Vous pensez vraiment qu'une bande d'abrutis bas-du-front auraient pris des décisions budgétaires et financières étatiques sans en mesurer un minimum la portée?

Qu'il faut avoir 200 de QI et 10 ans d'études pour comprendre que favoriser des trous budgétaires en aides publiques et exonérations de taxes ça n'aura aucun impact?

Par contre on peut être dépassé par la situation et devenir hypocrite quant au résultat.
Je m'explique: subventionner un tel changement (l'électrique dans les véhicules c'est pas que des qualités) c'est forcément encourager un départ timide, pas un changement de masse tout autant qu'avec la hausse des prix de carburant et des matières premières pour les véhicules c'est s'asseoir sur les taxes qui y sont liées et absorber l'inflation.

Comptons en plus la crise du COVID, les problèmes climatiques, les instabilités géopolitiques et les possibles prises de conscience "morales" pour avoir un cocktail détonnant.
Ce qui était une aide à un léger virage peut devenir un trop gros manque à gagner tout autant qu'un boulet.

On a déjà eu ça en France, des politiques de soutien envers quelques secteurs industriels avec des incitations fiscales pour le grand public, en sachant que les effets resteraient mesurés et sans péripéties majeures.

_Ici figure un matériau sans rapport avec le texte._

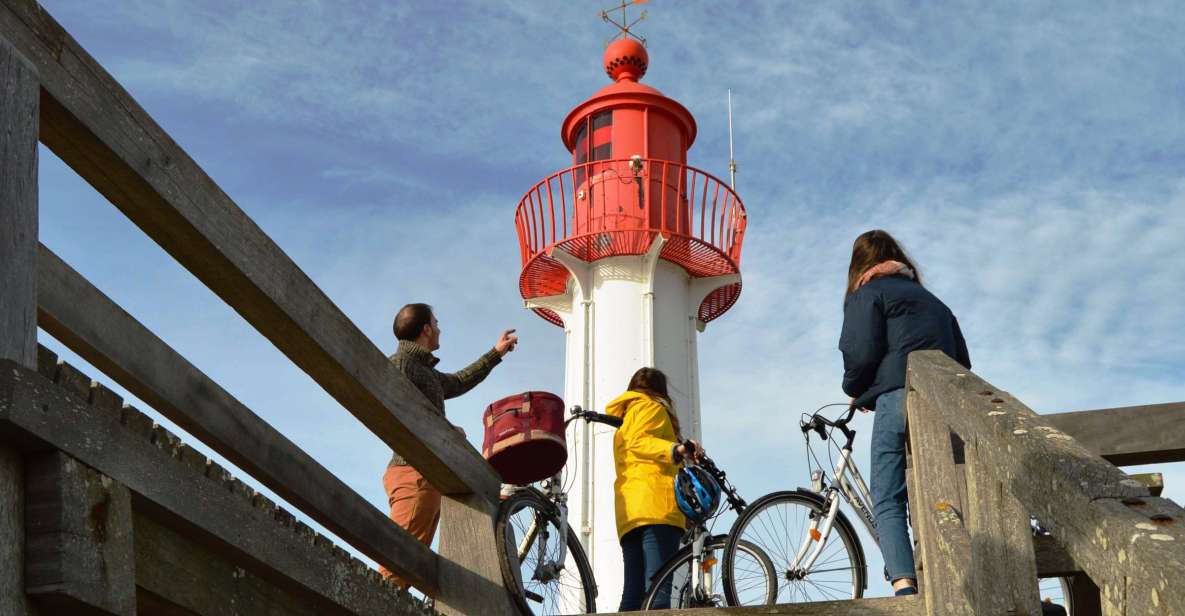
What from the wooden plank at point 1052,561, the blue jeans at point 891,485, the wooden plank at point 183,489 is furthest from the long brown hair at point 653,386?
the wooden plank at point 1052,561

Ces politiques fiscales de trop grande envergure couplées à des crises économiques (notamment l'inflation qui touche aussi à l'Etat et ses rouages) sur base de manque à gagner avec des perspectives de problématiques à venir (nouvelles pollutions engendrées, nouveaux besoins énergétiques, etc.) forment du coup ce genre de revirement politique.

N'oublions pas également que ce genre de politique était peut-être aussi une promesse électorale, on respecte une promesse qui fait regretter son application...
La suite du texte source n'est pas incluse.